**What you are asked to do**
Pull out each of the rows below that contains the word "with", and copy those rows in full.
>>>
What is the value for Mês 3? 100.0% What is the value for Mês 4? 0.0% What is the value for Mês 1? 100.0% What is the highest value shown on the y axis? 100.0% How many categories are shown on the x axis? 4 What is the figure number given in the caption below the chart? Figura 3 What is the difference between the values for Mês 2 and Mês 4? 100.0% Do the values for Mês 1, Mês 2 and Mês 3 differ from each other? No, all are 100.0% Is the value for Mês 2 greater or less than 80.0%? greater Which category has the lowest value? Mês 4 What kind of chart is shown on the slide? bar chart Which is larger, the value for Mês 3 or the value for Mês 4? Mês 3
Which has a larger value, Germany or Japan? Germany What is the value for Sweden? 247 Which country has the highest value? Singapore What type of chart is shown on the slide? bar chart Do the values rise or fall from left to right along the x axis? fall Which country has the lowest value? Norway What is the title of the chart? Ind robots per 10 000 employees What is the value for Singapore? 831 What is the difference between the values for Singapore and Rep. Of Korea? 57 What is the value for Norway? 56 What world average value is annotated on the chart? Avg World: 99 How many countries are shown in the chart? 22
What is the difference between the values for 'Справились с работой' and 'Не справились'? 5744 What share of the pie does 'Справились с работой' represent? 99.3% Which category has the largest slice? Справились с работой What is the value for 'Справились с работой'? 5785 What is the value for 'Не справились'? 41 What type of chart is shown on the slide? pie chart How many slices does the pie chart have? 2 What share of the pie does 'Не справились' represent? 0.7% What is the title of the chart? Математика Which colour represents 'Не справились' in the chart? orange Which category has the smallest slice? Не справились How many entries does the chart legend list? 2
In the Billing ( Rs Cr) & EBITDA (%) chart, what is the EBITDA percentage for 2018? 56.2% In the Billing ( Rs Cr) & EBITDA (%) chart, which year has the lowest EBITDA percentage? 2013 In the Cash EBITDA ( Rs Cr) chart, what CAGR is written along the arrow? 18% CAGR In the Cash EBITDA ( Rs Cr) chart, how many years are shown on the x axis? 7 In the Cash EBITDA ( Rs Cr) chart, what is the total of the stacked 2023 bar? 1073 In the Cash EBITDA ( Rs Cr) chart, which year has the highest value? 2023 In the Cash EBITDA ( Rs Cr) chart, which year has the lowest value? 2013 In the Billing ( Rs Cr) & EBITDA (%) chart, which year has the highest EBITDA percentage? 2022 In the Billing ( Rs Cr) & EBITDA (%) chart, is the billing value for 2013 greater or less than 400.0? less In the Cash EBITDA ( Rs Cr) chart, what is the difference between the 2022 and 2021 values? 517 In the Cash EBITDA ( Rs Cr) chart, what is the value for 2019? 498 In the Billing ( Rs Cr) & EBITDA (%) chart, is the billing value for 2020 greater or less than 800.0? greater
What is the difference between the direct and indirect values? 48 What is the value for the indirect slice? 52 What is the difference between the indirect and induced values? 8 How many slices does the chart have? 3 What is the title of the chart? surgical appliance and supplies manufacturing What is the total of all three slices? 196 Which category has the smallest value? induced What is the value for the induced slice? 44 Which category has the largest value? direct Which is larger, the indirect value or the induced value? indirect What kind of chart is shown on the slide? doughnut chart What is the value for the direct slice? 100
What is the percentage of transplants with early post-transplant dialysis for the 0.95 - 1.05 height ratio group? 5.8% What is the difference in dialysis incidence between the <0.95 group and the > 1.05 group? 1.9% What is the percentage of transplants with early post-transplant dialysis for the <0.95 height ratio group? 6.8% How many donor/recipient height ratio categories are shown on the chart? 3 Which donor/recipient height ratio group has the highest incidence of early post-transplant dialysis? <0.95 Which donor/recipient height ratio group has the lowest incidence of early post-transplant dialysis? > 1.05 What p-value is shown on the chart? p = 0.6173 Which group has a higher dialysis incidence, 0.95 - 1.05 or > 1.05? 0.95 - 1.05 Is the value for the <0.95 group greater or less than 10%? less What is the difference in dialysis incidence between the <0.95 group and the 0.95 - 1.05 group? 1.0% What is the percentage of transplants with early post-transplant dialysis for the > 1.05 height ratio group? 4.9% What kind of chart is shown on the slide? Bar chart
<<<
**Exercise solution**
What is the percentage of transplants with early post-transplant dialysis for the 0.95 - 1.05 height ratio group? 5.8% What is the difference in dialysis incidence between the <0.95 group and the > 1.05 group? 1.9% What is the percentage of transplants with early post-transplant dialysis for the <0.95 height ratio group? 6.8% How many donor/recipient height ratio categories are shown on the chart? 3 Which donor/recipient height ratio group has the highest incidence of early post-transplant dialysis? <0.95 Which donor/recipient height ratio group has the lowest incidence of early post-transplant dialysis? > 1.05 What p-value is shown on the chart? p = 0.6173 Which group has a higher dialysis incidence, 0.95 - 1.05 or > 1.05? 0.95 - 1.05 Is the value for the <0.95 group greater or less than 10%? less What is the difference in dialysis incidence between the <0.95 group and the 0.95 - 1.05 group? 1.0% What is the percentage of transplants with early post-transplant dialysis for the > 1.05 height ratio group? 4.9% What kind of chart is shown on the slide? Bar chart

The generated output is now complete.